What documenting disagreement achieves

Documented disagreement serves two purposes.

The first is organizational accountability. When a trial fails — when the effect size assumption proves to be implausible, when the NI conclusion is challenged because the margin was not defensible, when the primary endpoint result is challenged because it does not correspond to the estimand — the design decisions that produced the failure are examined. A statistician who documented their concern before enrollment has a clear record of having identified the problem. A statistician who did not document the concern is in the same position as everyone else: responsible for the design they contributed to.

The second is systemic learning. The clinical trial enterprise improves when design failures are understood. Design failures are understood when the concerns raised before the trial began are documented and can be examined after the trial ends. A culture in which statisticians raise concerns but do not document them — because documentation creates friction, because it signals distrust, because the organization does not reward it — is a culture that does not learn from its mistakes.

The specific risk of not saying it

The most common failure is not the statistician who disagrees and is overruled. It is the statistician who has reservations but does not raise them — who assumes that someone else has already evaluated the concern, who does not want to delay enrollment, who is not certain enough of their position to put it in writing.

The reservation that was not raised becomes the design flaw that was not corrected. The trial that proceeds with the unexamined flaw produces the result that cannot be fully defended. The statistician who did not raise the concern is, in the analysis that follows, part of the team that produced the design — not a party who identified the problem and was overruled.

Saying it clearly, in writing, at the right time, is the professional act. What happens afterward is partly outside the statistician’s control. What the statistician says — and documents — is not.

On These Scenarios

These scenarios do not replace the chapters that precede them. They are anchored to those chapters: each scenario is a translation of a design principle into a meeting-room situation where that principle is tested. They do not cover every situation a statistician will encounter in clinical trial design. They cover the situations where the distance between good design and defensible design is most often created — not by technical errors, but by conversations that did not go far enough, decisions that were not owned clearly enough, and concerns that were not raised clearly enough.
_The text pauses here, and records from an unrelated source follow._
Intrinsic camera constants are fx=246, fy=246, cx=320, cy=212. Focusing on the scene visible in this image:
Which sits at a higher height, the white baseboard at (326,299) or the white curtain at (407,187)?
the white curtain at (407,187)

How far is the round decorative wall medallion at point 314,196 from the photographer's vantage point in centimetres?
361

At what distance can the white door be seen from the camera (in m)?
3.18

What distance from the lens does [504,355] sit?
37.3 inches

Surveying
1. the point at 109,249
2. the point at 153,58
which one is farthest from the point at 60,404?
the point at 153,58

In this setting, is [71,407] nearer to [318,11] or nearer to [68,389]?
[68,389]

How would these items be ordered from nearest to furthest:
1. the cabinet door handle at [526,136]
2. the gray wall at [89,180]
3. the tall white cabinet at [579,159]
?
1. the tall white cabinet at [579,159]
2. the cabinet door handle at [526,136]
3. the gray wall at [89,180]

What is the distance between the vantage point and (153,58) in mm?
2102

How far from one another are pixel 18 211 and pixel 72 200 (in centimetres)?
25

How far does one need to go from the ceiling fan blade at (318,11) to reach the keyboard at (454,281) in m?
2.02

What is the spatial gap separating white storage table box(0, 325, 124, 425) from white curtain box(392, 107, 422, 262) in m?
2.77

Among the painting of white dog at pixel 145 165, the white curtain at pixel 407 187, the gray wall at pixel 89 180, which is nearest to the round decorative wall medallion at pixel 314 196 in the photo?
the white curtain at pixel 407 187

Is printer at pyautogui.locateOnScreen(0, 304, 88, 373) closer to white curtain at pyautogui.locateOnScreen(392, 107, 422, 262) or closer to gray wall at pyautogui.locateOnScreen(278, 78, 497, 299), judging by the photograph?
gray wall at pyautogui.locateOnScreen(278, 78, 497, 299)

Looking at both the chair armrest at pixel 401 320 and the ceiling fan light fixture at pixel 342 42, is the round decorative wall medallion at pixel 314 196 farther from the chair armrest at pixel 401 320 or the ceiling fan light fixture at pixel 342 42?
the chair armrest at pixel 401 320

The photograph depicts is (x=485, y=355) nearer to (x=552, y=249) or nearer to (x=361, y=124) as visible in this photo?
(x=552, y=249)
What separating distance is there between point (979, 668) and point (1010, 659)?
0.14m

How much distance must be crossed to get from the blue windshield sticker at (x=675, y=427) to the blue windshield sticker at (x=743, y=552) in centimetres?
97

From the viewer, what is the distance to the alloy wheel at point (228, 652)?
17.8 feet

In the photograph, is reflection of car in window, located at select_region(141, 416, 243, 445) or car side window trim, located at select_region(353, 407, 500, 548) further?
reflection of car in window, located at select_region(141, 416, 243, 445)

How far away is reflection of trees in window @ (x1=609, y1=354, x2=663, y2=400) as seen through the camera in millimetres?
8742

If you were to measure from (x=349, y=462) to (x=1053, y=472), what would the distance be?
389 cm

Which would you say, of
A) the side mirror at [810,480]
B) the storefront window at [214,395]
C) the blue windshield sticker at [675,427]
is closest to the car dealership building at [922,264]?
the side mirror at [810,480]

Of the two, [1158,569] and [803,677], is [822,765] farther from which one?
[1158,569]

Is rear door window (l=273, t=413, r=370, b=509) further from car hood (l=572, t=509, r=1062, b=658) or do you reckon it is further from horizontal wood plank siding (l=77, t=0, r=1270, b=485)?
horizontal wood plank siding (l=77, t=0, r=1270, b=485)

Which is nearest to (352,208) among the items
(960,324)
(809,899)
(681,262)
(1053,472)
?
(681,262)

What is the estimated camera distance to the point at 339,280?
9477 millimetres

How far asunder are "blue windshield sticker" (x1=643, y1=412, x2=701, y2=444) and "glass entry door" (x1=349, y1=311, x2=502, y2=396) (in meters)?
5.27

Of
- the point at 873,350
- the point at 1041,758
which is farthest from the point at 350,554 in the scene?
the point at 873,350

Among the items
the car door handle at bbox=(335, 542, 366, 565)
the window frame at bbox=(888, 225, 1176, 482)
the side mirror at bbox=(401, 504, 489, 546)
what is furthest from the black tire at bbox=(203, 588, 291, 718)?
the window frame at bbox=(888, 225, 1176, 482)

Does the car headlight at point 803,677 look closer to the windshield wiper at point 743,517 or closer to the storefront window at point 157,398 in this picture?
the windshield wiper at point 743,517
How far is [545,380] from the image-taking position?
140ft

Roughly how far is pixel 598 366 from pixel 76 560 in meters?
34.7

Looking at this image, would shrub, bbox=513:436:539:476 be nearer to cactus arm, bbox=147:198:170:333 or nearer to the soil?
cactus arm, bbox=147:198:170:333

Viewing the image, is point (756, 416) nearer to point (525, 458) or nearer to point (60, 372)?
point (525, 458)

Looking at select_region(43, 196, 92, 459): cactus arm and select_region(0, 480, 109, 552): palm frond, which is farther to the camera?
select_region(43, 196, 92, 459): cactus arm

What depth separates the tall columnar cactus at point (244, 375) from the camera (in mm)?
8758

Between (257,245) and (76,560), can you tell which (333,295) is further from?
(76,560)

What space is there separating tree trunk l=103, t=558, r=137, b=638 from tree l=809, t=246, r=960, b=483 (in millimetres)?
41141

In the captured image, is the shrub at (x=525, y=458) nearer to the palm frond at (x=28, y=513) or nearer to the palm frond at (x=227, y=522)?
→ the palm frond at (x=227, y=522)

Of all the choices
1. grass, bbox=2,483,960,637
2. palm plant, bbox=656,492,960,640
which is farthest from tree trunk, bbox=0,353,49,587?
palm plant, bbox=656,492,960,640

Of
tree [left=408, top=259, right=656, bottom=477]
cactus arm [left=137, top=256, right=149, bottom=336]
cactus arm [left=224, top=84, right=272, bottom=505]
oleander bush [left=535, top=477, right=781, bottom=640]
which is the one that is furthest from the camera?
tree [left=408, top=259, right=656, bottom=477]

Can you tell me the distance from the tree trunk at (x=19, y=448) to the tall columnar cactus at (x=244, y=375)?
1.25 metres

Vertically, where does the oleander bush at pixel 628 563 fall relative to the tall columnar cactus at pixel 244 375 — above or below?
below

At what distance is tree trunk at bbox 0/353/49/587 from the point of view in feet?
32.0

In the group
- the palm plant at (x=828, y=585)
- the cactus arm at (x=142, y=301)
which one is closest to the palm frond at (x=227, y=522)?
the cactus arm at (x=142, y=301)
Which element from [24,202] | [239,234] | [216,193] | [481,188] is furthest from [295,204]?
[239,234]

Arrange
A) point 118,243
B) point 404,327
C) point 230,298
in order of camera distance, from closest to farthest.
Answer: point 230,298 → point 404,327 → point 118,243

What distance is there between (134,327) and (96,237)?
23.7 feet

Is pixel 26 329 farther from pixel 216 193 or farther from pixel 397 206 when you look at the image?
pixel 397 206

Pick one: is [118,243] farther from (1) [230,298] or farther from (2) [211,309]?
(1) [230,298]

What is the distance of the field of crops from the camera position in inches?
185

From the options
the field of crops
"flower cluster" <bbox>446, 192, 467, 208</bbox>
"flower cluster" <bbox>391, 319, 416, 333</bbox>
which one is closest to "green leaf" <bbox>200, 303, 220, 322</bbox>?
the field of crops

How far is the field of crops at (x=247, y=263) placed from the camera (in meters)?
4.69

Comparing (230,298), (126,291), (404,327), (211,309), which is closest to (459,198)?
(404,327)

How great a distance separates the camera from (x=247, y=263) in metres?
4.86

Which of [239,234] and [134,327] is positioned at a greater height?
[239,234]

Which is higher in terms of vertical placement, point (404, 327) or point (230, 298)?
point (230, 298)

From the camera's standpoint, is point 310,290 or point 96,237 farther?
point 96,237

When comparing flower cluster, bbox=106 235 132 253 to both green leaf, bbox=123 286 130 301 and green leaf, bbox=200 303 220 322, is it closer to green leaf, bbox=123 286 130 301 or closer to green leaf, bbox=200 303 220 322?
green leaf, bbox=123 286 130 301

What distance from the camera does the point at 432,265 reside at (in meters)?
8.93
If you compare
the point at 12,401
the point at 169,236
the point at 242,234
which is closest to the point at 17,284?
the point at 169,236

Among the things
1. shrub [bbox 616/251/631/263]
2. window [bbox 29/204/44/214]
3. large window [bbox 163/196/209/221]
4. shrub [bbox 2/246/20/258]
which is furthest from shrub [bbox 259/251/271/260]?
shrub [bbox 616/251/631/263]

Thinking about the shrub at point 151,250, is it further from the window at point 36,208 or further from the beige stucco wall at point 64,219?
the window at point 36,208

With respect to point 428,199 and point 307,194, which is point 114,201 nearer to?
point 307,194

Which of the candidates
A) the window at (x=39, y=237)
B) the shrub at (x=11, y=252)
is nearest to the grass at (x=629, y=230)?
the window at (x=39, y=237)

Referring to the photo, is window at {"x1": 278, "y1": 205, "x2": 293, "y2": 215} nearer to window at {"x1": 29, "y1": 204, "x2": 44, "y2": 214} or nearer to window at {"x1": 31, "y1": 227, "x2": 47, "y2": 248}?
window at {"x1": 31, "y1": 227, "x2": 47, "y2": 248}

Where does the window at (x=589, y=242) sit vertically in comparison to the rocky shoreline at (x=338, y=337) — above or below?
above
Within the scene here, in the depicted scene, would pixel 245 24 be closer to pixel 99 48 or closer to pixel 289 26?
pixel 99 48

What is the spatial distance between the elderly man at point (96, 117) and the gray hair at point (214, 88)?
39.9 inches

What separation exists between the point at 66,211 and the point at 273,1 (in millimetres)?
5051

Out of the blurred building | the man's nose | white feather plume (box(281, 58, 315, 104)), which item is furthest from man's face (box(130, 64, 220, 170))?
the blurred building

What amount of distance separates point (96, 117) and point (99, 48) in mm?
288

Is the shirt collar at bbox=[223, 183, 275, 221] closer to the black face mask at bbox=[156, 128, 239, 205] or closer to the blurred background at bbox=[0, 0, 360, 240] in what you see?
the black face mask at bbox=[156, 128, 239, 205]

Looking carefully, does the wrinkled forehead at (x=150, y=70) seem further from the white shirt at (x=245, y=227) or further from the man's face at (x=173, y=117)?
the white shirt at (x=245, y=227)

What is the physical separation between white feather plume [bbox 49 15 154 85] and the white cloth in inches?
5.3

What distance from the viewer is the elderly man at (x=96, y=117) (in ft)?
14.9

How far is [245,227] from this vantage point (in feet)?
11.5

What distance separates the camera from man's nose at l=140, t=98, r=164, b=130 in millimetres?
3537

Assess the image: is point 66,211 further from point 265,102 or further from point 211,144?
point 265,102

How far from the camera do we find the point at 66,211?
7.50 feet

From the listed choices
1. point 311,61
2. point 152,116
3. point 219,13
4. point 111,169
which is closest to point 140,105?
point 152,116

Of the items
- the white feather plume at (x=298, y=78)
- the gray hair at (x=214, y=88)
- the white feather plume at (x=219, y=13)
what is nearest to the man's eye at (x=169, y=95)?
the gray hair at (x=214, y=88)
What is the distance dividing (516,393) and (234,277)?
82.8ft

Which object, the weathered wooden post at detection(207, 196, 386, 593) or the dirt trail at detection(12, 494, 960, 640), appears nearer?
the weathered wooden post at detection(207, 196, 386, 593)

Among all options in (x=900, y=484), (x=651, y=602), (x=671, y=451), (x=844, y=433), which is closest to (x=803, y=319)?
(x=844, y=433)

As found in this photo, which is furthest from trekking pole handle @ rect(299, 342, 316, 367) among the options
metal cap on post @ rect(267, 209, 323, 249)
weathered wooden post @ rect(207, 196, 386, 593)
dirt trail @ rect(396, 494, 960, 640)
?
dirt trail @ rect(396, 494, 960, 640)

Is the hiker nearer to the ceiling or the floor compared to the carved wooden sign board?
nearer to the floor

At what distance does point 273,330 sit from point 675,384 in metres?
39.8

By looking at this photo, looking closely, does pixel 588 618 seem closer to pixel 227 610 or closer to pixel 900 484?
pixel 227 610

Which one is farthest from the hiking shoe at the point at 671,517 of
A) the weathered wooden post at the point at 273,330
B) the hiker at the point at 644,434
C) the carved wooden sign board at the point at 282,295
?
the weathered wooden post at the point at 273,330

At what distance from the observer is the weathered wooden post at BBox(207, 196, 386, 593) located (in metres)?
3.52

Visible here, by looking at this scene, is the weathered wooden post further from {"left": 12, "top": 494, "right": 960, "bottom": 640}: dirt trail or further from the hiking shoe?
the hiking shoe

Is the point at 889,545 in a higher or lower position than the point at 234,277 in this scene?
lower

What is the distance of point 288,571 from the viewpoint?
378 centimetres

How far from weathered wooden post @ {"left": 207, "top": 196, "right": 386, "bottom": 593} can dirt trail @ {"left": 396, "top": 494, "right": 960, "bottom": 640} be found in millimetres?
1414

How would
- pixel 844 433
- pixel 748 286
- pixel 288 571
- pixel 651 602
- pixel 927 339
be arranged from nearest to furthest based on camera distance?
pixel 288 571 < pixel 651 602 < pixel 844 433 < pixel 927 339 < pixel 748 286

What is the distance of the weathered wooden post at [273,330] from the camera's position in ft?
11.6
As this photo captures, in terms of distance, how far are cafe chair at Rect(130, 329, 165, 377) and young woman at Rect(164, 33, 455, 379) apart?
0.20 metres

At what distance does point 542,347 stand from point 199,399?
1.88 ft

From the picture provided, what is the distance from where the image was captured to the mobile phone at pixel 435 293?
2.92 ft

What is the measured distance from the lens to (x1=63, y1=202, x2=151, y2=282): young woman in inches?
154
The statistician’s role in each scenario is not to advocate for a position — not to argue for O’Brien-Fleming over Pocock, or for time-to-event over binary endpoints, or for 90% power over 80%. It is to make the decision’s consequences visible before the decision is made, and to ensure that the person who owns the decision has the information they need to make it defensibly. It is also to be the person who asks the question that the design cannot proceed without answering, and who insists on a written answer before enrollment begins.

That insistence is uncomfortable. It creates friction. It slows meetings. It occasionally makes the statistician unpopular. It also produces the only kind of trial design that can be defended when it matters — when the result is contested, when the regulatory agency asks how the margin was determined, when the DSMB asks what authority they have to stop the trial, when a post-hoc subgroup finding is being positioned as confirmatory evidence.

A design that withstands scrutiny is not one where the statistician won every argument. It is one where every decision was made by the right person, with the right information, at the right time, and documented in a form that can be verified. The design that withstands scrutiny was built by a team that had the uncomfortable conversations before enrollment. This appendix is about what those conversations look like.